Extracted records >>
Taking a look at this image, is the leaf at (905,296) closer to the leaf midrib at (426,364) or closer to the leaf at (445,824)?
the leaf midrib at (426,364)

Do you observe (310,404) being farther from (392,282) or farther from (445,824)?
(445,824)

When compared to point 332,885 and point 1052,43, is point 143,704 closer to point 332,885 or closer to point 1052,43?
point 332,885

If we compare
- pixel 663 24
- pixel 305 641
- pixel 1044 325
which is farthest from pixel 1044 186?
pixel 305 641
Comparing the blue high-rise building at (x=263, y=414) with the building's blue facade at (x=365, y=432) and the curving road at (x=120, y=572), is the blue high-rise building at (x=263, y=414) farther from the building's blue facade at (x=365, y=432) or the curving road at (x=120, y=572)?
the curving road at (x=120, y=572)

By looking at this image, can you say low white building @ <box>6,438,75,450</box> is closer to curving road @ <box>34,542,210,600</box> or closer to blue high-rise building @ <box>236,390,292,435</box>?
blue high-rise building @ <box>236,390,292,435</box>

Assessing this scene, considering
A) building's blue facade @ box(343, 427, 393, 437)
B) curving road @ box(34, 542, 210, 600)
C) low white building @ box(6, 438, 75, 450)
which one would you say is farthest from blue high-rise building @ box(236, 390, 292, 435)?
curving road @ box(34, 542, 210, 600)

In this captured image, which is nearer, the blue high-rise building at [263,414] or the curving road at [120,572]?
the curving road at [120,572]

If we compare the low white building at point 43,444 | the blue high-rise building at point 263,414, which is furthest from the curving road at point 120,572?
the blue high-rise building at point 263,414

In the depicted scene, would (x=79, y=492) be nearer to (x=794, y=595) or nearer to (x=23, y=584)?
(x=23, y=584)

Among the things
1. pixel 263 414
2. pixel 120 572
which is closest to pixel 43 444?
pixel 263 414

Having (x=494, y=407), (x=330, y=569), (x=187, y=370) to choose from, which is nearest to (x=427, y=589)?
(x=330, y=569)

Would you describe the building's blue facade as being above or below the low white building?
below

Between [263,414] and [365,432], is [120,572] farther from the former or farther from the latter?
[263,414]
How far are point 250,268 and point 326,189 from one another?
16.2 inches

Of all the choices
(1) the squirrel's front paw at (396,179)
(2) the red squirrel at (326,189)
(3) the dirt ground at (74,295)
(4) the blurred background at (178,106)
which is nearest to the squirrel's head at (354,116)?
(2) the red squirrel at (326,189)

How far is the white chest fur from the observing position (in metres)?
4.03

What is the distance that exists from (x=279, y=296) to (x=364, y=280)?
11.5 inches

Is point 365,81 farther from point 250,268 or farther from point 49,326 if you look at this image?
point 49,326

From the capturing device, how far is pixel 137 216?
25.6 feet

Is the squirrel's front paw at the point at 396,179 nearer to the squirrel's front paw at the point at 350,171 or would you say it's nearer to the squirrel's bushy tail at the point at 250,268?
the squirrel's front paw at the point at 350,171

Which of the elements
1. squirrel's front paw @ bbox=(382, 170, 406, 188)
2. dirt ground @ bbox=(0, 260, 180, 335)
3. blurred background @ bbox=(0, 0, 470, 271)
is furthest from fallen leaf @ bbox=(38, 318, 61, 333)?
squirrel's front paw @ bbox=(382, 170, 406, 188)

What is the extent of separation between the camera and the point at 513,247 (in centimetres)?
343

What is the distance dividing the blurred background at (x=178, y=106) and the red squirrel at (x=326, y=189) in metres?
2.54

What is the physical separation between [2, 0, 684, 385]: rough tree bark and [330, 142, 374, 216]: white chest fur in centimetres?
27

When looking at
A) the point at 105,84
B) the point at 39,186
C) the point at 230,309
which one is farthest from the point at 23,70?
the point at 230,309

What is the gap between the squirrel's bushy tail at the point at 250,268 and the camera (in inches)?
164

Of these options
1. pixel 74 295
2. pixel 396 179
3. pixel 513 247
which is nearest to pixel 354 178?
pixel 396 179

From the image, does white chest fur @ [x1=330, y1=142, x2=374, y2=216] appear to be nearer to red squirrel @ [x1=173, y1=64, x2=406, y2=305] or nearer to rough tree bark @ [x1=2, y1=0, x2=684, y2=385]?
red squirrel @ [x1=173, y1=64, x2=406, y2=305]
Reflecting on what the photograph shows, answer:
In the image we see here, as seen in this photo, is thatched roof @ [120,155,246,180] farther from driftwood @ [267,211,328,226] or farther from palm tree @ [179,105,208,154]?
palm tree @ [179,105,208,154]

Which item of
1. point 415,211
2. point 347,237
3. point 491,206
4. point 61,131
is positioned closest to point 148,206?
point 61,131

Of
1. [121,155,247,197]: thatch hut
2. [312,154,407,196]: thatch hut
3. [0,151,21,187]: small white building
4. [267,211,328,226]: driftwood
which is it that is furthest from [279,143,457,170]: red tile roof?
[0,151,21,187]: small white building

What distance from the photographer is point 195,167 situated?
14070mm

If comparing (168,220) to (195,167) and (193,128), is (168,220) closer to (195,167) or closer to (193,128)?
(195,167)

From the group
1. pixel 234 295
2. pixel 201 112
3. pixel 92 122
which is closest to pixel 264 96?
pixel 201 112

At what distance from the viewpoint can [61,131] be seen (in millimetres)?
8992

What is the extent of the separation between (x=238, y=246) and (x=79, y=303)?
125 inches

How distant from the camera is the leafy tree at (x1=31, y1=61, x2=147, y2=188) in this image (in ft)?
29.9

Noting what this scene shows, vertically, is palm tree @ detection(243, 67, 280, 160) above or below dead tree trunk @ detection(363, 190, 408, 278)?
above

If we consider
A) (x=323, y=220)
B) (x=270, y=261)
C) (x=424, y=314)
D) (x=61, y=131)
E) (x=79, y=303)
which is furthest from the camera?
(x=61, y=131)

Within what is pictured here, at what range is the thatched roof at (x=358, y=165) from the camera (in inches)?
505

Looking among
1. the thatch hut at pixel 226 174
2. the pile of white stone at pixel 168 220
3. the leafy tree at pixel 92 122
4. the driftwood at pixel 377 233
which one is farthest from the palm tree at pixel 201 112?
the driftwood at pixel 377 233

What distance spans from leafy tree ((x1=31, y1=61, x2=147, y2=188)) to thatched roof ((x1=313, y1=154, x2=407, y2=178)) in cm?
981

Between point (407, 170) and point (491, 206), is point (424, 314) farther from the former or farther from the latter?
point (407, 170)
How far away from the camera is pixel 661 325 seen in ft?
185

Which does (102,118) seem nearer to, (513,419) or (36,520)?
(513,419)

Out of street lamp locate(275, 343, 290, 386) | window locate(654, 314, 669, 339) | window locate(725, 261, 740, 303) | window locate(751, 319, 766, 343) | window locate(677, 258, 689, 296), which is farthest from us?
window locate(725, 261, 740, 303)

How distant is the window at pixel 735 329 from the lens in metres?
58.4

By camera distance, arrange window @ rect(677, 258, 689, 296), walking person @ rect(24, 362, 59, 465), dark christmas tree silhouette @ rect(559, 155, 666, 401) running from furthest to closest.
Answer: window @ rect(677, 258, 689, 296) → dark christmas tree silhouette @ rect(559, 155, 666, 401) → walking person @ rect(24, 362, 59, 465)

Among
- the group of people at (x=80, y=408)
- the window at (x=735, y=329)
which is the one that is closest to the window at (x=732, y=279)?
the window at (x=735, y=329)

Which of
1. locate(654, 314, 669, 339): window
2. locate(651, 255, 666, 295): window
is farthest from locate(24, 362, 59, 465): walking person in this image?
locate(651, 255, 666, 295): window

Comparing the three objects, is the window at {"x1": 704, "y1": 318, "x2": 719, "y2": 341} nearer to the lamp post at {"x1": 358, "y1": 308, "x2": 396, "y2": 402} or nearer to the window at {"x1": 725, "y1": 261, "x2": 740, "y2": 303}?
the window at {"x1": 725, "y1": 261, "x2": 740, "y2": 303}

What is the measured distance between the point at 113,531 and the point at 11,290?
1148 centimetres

Given problem >> The line containing "Comparing the three" and every line after it, through the end of the records, should be repeated exactly and alone.

Full solution >>
Comparing the three objects, is the window at {"x1": 704, "y1": 318, "x2": 719, "y2": 341} nearer to the lamp post at {"x1": 358, "y1": 308, "x2": 396, "y2": 402} or nearer to the window at {"x1": 725, "y1": 261, "x2": 740, "y2": 303}?
the window at {"x1": 725, "y1": 261, "x2": 740, "y2": 303}

What is the measured distance between the point at 113,531 and the point at 11,290?
1148 centimetres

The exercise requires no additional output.